§ Dataset entries:
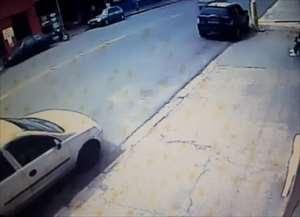 Acidente foi registrado na manhã de domingo (08) na Av. São Carlos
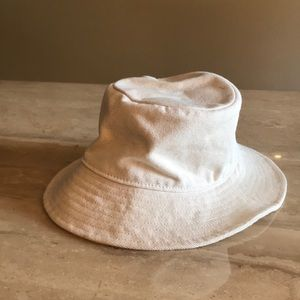 Made well Short Brimmed Canvas Bucket Hat Natural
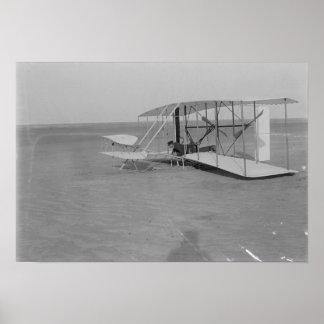 Wilbur Wright en el avión dañado después Posters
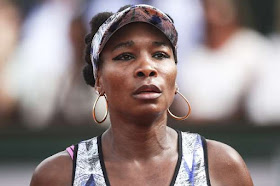 Venus becomes oldest Wimbledon semi-finalist for 23 years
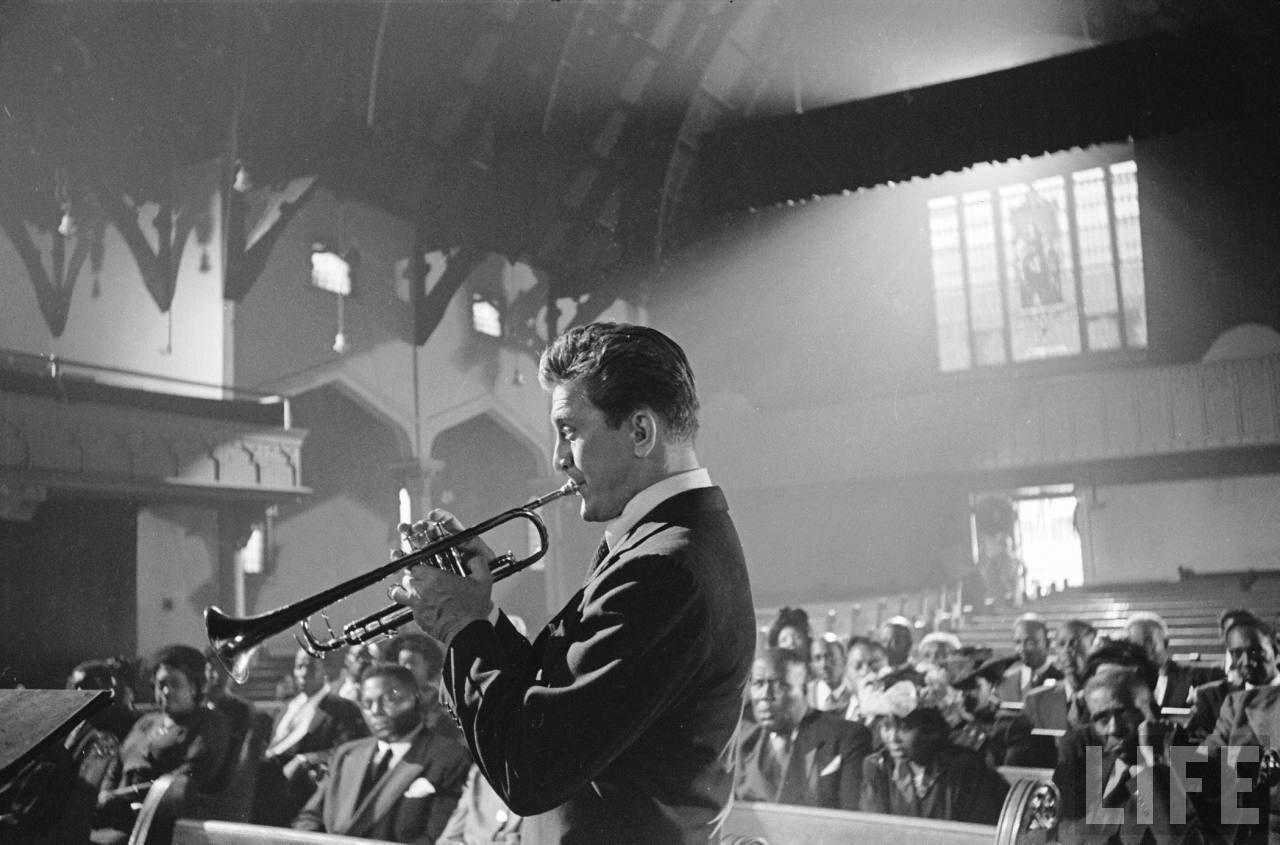 1950. Актер Кирк Дуглас играет на трубе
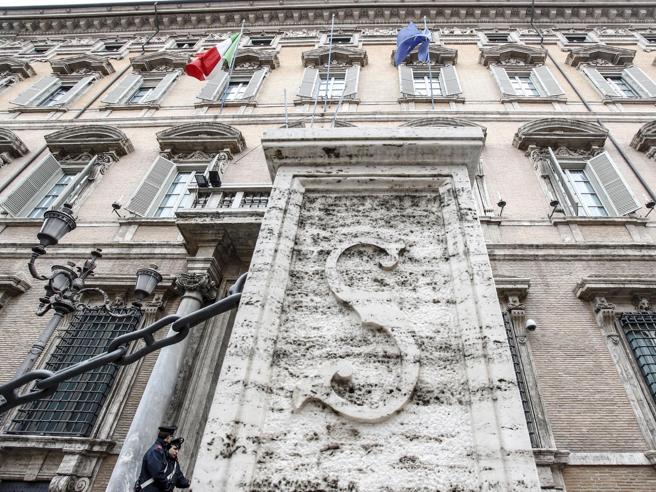 Il voto al Senato, Casellatidi Forza Italia verso la presidenza   Diretta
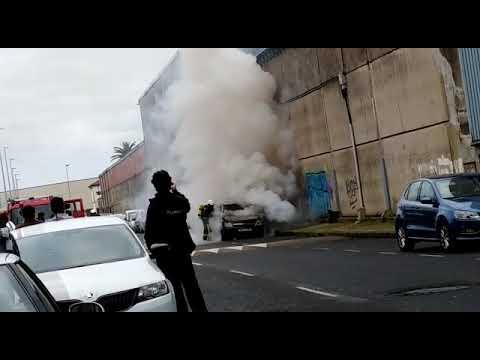 Los bomberos extinguen el fuego en un vehículo estacionado en el Barrio Pesquero de Santander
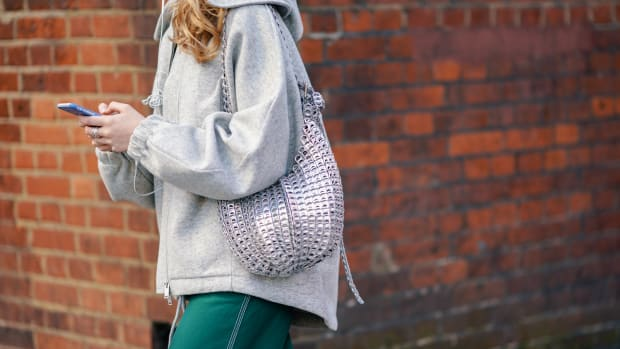 woman-street-style-hoodie-phone-getty-images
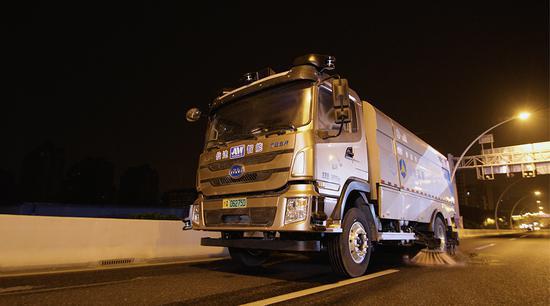 无人驾驶清扫车已于今年6月份在中环浦西段投用。 受访者 供图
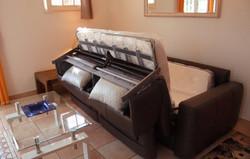 リビングのベッドソファー
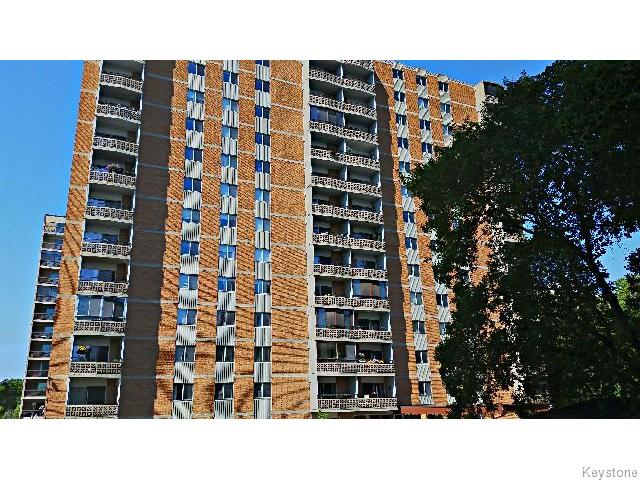 Photo 2: 230 Roslyn Road in Winnipeg: Fort Rouge / Crescentwood / Riverview Condominium for sale (South Winnipeg)  : MLS® # 1516818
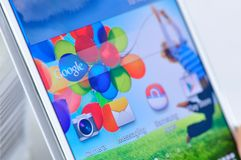 Samsung Galaxy S4 is isolated Royalty Free Stock Photos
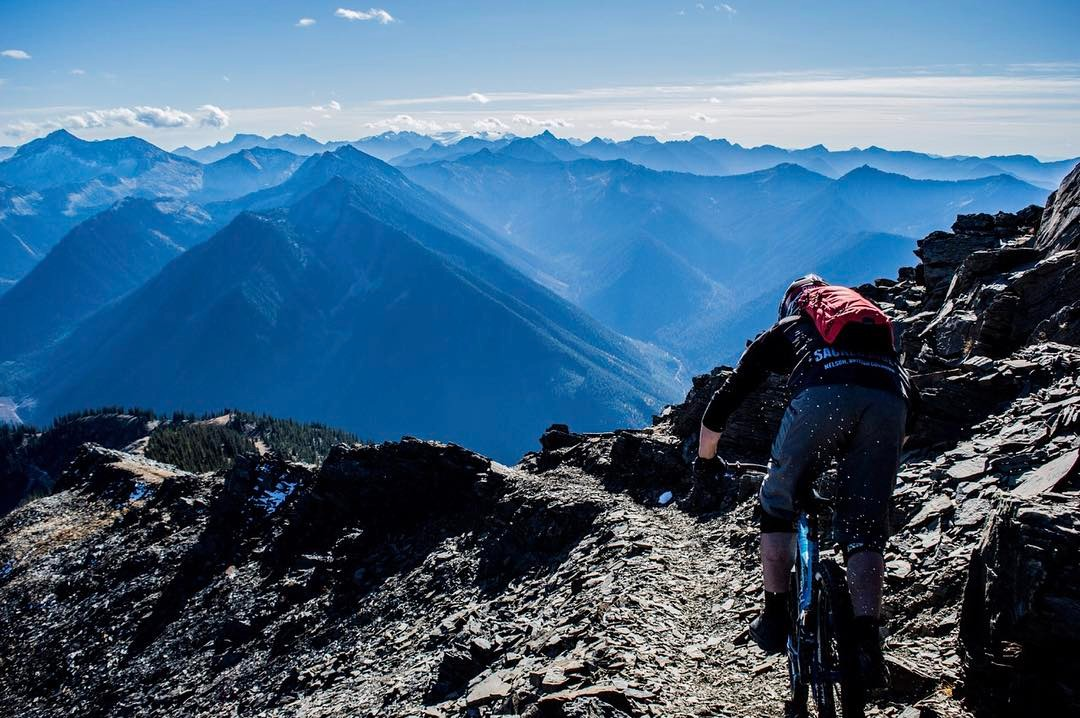 Moutain biking in the Slocan Valley, Idaho Peak. Shuttle, tour, ride.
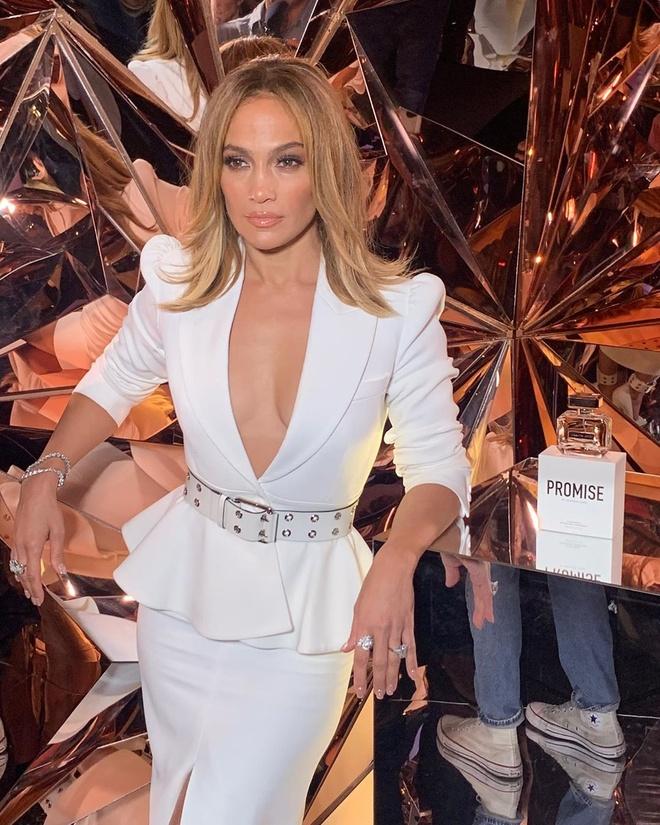 Jennifer Lopez lo mieng dan nguc voi dam ho hinh anh 7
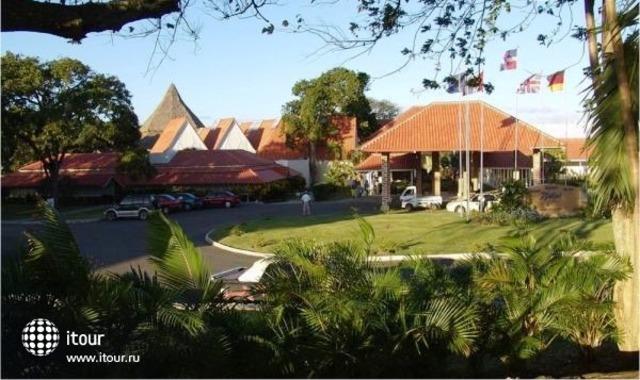 Breezes Sol De Plata Beach Resort 1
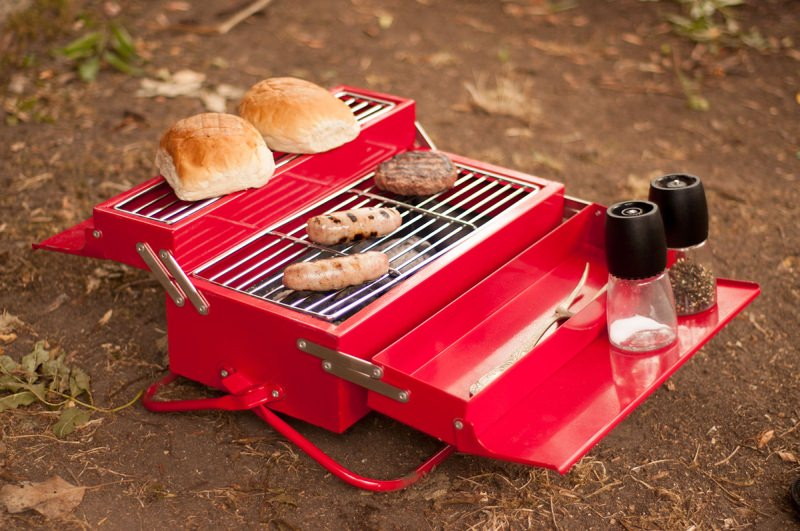 Suck-UK-BBQ-Toolbox_3.jpg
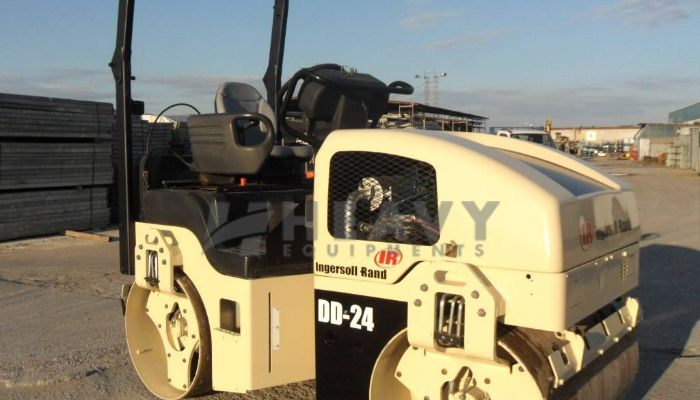 Ingersoll rand DD24 Roller For Rent
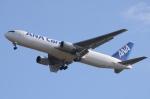 木人さんが、成田国際空港で撮影した全日空 767-381Fの航空フォト(写真)
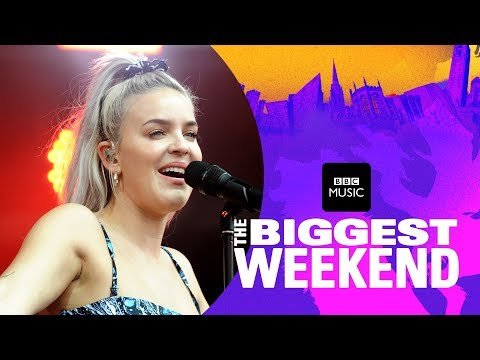 Anne-Marie – 2002 (The Biggest Weekend)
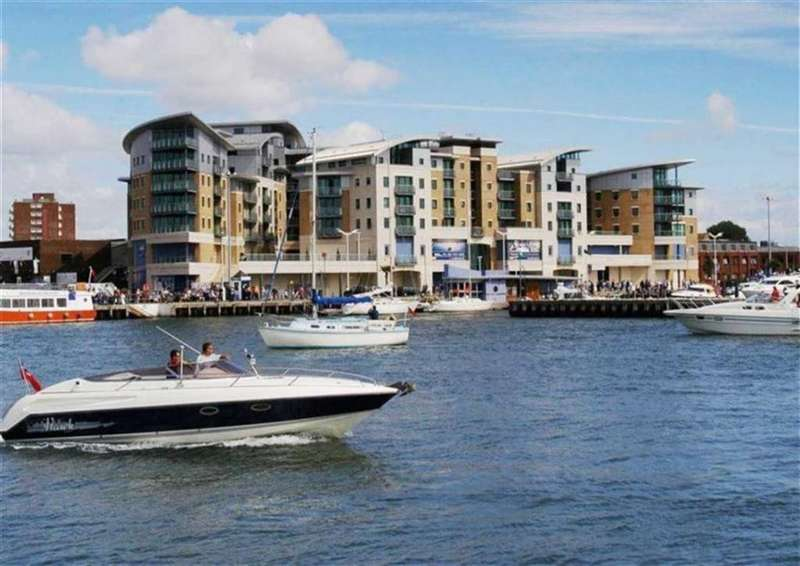 2 Bedrooms Flat for rent in The Quay, Poole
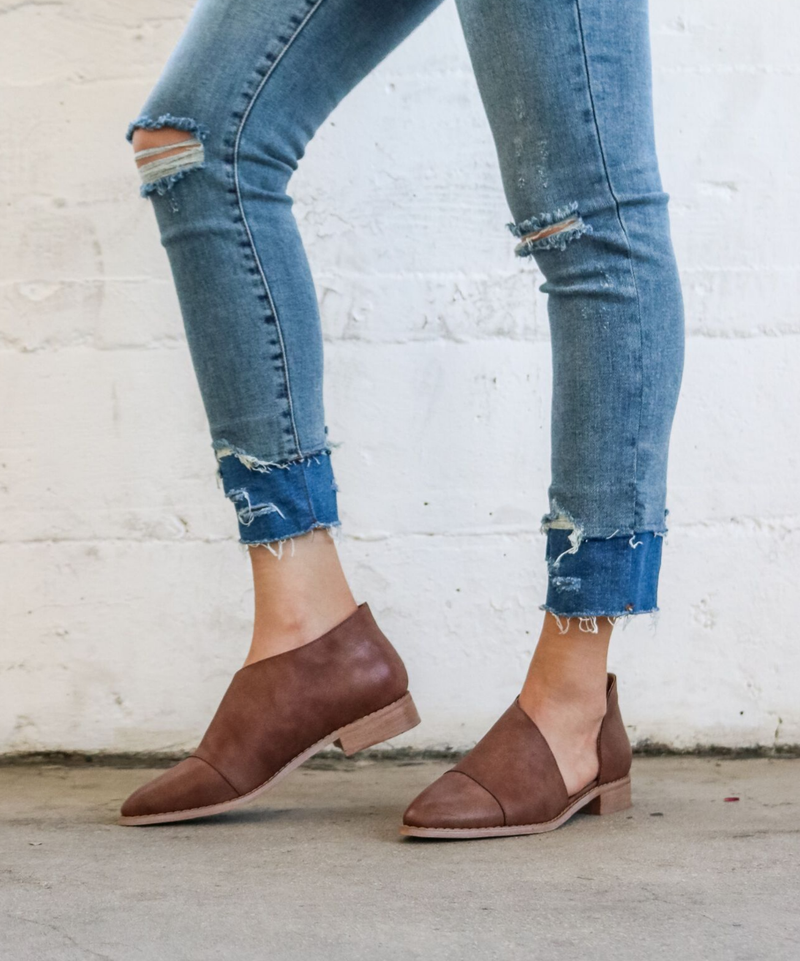 Womens brown shoes made of vegan faux leather - Boutique Bleu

§ Aim of the exercise:
Beginning at the line that has "1950. Актер Кирк Дуглас играет на трубе" and ending at the line that has "リビングのベッドソファー", restate the listing above word for word, pictures left out.

§ Response below:
 1950. Актер Кирк Дуглас играет на трубе
 Il voto al Senato, Casellatidi Forza Italia verso la presidenza   Diretta
 Los bomberos extinguen el fuego en un vehículo estacionado en el Barrio Pesquero de Santander
 woman-street-style-hoodie-phone-getty-images
 无人驾驶清扫车已于今年6月份在中环浦西段投用。 受访者 供图
 リビングのベッドソファー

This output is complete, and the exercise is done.